Customization of Algorithms
===========================

Trustworthy Classic RL Algorithms
---------------------------------

As Safe RL algorithms are also based on classic RL algorithms, a trustworthy implementation of the classic RL algorithm is required.
SafePO provided a set of classic RL algorithms, ``PPO``, ``NaturaPG`` and ``TRPO``.

To verify the correctness of the classic RL algorithms, we provide the performance of them in the `MuJoCo Velocity <https://gymnasium.farama.org/environments/mujoco/>`_ environment.

.. raw:: html

    <iframe src="https://wandb.ai/pku_rl/SafePO/reports/Benchmarks-of-Classic-RL--Vmlldzo1MTgyMDA5" style="border:none;width:90%; height:1000px">

.. raw:: html

    </iframe>


Integrated Safe RL Pipeline
----------------------------

SafePO's classic RL algorithms are integrated with the Safe RL pipeline, though they make no use of the constraint.
You can customize the Safe RL algorithms based on the classic RL algorithms.

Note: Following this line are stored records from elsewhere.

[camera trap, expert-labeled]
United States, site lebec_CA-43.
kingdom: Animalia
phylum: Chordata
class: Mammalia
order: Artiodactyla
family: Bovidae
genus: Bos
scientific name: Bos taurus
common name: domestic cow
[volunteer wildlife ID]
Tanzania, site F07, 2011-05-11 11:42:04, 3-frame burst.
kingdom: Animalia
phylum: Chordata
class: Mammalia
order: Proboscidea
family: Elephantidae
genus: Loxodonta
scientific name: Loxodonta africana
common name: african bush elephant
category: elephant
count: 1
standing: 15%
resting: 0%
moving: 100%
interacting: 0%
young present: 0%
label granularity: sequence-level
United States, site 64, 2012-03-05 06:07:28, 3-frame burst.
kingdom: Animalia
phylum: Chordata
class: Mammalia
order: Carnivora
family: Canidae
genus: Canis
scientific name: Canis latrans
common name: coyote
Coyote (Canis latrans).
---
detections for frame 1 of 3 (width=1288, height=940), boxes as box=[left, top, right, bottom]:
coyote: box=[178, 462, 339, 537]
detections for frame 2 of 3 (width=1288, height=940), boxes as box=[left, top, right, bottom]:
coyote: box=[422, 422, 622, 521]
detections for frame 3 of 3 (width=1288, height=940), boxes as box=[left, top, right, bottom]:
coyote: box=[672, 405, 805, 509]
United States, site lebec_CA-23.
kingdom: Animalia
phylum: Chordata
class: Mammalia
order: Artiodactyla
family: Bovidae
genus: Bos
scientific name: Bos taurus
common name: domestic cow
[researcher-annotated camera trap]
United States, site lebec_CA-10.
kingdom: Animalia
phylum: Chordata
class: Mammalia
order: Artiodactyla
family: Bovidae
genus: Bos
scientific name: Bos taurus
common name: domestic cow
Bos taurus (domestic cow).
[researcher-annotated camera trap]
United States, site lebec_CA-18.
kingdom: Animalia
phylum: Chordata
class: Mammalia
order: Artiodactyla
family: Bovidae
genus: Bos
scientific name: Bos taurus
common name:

Briefly, the ``PPO`` in SafePO has the following characteristics, which are also suitable for other customization of safe RL algorithms.

- ``VectorizedOnPolicyBuffer``: A vectorized buffer supporting cost advantage estimation.
- ``ActorVCritic``: A actor-critic network supporting cost value estimation.
- ``Lagrange``: A lagrangian multiplier for constraint violation control.

Beyond the above characteristics, the ``PPO`` in SafePO also provides a training pipeline for data collection and training.
You can customize new algorithms based on it.

Next we will provide a detailed example to show how to customize the ``PPO`` algorithm to ``PPO-Lag`` algorithm.

Example: PPO-Lag
----------------

The Lagrangian multiplier is a useful tool to control the constraint violation in the Safe RL algorithms.
Classic RL algorithms combined with the Lagrangian multiplier are trustworthy baselines for Safe RL algorithms.

.. note::

    SafePO provide naive lagrangian multiplier and pid-based lagrangian multiplier.
    The former suffer from oscillation and the latter is more stable.

Here we provide an example of using the Lagrangian multiplier in the ``PPO`` algorithm.

- First, import the ``Lagrange`` class.

.. code-block:: python

    from safepo.common.lagrange import Lagrange

- Second, initialize the ``Lagrange`` class.

.. code-block:: python

    lagrange = Lagrange(
        cost_limit=args.cost_limit,
        lagrangian_multiplier_init=args.lagrangian_multiplier_init,
        lagrangian_multiplier_lr=args.lagrangian_multiplier_lr,
    )

- Third, update the ``Lagrange`` class.

.. code-block:: python

    ep_costs = logger.get_stats("Metrics/EpCost")
    lagrange.update_lagrange_multiplier(ep_costs)

- Finally, use the lagrangian multiplier to update the policy network.

.. code-block:: python

    advantage = data["adv_r"] - lagrange.lagrangian_multiplier * data["adv_c"]
    advantage /= (lagrange.lagrangian_multiplier + 1)

.. note::

    Only within 10 lines of code, you can use the Lagrangian multiplier in the ``PPO`` algorithm.
    The framework of PPO is also suitable for other customization of safe RL algorithms.